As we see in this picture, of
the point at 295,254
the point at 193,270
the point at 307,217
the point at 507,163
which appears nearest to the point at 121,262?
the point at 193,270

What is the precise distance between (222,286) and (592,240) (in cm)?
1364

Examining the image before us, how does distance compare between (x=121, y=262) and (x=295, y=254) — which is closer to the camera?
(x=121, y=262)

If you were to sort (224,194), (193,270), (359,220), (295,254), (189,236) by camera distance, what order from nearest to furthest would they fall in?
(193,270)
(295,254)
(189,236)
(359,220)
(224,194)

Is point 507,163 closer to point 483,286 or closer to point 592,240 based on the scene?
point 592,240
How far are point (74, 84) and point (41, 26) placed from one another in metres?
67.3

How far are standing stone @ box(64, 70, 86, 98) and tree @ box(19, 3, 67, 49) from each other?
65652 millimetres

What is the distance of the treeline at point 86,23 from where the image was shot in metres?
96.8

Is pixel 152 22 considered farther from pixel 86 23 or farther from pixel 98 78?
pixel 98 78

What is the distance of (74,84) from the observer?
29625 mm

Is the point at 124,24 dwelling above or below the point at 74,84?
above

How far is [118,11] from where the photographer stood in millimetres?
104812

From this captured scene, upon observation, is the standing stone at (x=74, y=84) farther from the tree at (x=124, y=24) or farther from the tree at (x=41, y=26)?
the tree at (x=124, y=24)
▬▬▬▬▬▬▬▬▬▬
Written instruction:
Can you rewrite the data from the line with "Examining the image" through the end, changing "standing stone" to "boulder" and leaving everything else untouched?

Solution for this task:
Examining the image before us, how does distance compare between (x=121, y=262) and (x=295, y=254) — which is closer to the camera?
(x=121, y=262)

If you were to sort (224,194), (193,270), (359,220), (295,254), (189,236) by camera distance, what order from nearest to furthest would they fall in?
(193,270)
(295,254)
(189,236)
(359,220)
(224,194)

Is point 507,163 closer to point 483,286 or closer to point 592,240 based on the scene?
point 592,240
How far are point (74, 84) and point (41, 26) placed from one another in metres?
67.3

How far are boulder @ box(64, 70, 86, 98) and tree @ box(19, 3, 67, 49) from each other?
65652 millimetres

What is the distance of the treeline at point 86,23 from where the image was shot in metres?
96.8

Is pixel 152 22 considered farther from pixel 86 23 or farther from pixel 98 78?
pixel 98 78

What is the distance of (74,84) from the observer?
29625 mm

Is the point at 124,24 dwelling above or below the point at 74,84?
above

How far is [118,11] from where the photographer stood in millimetres?
104812

From this captured scene, upon observation, is the boulder at (x=74, y=84) farther from the tree at (x=124, y=24) or farther from the tree at (x=41, y=26)?
the tree at (x=124, y=24)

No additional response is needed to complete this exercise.